Wesprzyj nas już teraz!
W ocenie dr. Piotra Kładocznego z Helsińskiej Fundacji Praw Człowieka, z którym rozmawiała stacja RMF FM, pomysł wysłania więźniów do pracy może zrodzić wiele problemów. Formuła pracy przymusowej ma być niezgodna z Europejskimi Regułami Więziennymi. Zgodnie bowiem z prezentowaną przez Radę Europy wizją sposobu wykonywania kary pozbawienia wolności, to podatnik utrzymuje osadzonych.

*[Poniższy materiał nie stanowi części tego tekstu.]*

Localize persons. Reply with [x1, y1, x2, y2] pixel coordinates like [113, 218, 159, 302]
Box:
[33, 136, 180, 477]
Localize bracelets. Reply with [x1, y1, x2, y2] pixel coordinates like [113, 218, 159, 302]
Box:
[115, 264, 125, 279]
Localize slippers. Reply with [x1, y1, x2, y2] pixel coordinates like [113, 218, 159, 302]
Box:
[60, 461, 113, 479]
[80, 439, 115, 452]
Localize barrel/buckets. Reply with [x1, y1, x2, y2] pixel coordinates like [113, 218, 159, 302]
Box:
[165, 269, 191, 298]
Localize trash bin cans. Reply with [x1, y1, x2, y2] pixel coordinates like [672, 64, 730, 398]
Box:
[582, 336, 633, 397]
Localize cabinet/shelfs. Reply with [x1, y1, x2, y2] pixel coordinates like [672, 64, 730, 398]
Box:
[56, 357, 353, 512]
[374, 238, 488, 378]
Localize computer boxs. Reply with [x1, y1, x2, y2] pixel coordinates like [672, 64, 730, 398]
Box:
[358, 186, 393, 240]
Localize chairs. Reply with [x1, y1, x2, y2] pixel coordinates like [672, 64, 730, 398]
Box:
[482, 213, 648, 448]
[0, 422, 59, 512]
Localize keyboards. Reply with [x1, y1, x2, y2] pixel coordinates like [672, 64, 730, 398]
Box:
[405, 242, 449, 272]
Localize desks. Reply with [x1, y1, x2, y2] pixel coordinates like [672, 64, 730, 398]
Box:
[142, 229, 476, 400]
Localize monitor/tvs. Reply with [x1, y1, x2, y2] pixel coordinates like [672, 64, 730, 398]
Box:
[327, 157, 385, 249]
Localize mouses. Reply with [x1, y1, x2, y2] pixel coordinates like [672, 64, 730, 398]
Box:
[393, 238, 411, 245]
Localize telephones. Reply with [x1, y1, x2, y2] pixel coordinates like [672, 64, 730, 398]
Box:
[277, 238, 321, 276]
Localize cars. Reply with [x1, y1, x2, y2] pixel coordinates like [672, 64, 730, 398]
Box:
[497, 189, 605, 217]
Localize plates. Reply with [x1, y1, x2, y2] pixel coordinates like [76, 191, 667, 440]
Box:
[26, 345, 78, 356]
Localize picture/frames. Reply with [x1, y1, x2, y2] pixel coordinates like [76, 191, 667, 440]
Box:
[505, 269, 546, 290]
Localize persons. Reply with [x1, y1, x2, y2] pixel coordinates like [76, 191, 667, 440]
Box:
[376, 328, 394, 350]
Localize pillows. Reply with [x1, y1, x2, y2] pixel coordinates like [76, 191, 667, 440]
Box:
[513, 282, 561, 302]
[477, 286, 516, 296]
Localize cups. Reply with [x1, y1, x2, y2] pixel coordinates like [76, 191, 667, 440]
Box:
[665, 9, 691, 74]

Zdaniem eksperta lewicowej organizacji, wprowadzenie w życie projektu resortu sprawiedliwości będzie generowało ogromne koszty związane z zatrudnieniem dodatkowych strażników, prowadzeniem szkoleń i zapewnieniem ubezpieczeń pracującym osadzonym.
Według RMF FM, plany Ministerstwa Sprawiedliwości zakładają skierowanie do przymusowego zatrudnienia ponad połowy skazanych na pozbawienie wolności. Więźniowie mieliby wykonywać prace na rzecz samorządów, między innymi roboty remontowe i opiekować się osobami starszymi. Projekt rozwiązania ma być przedstawiony na początku przyszłego roku.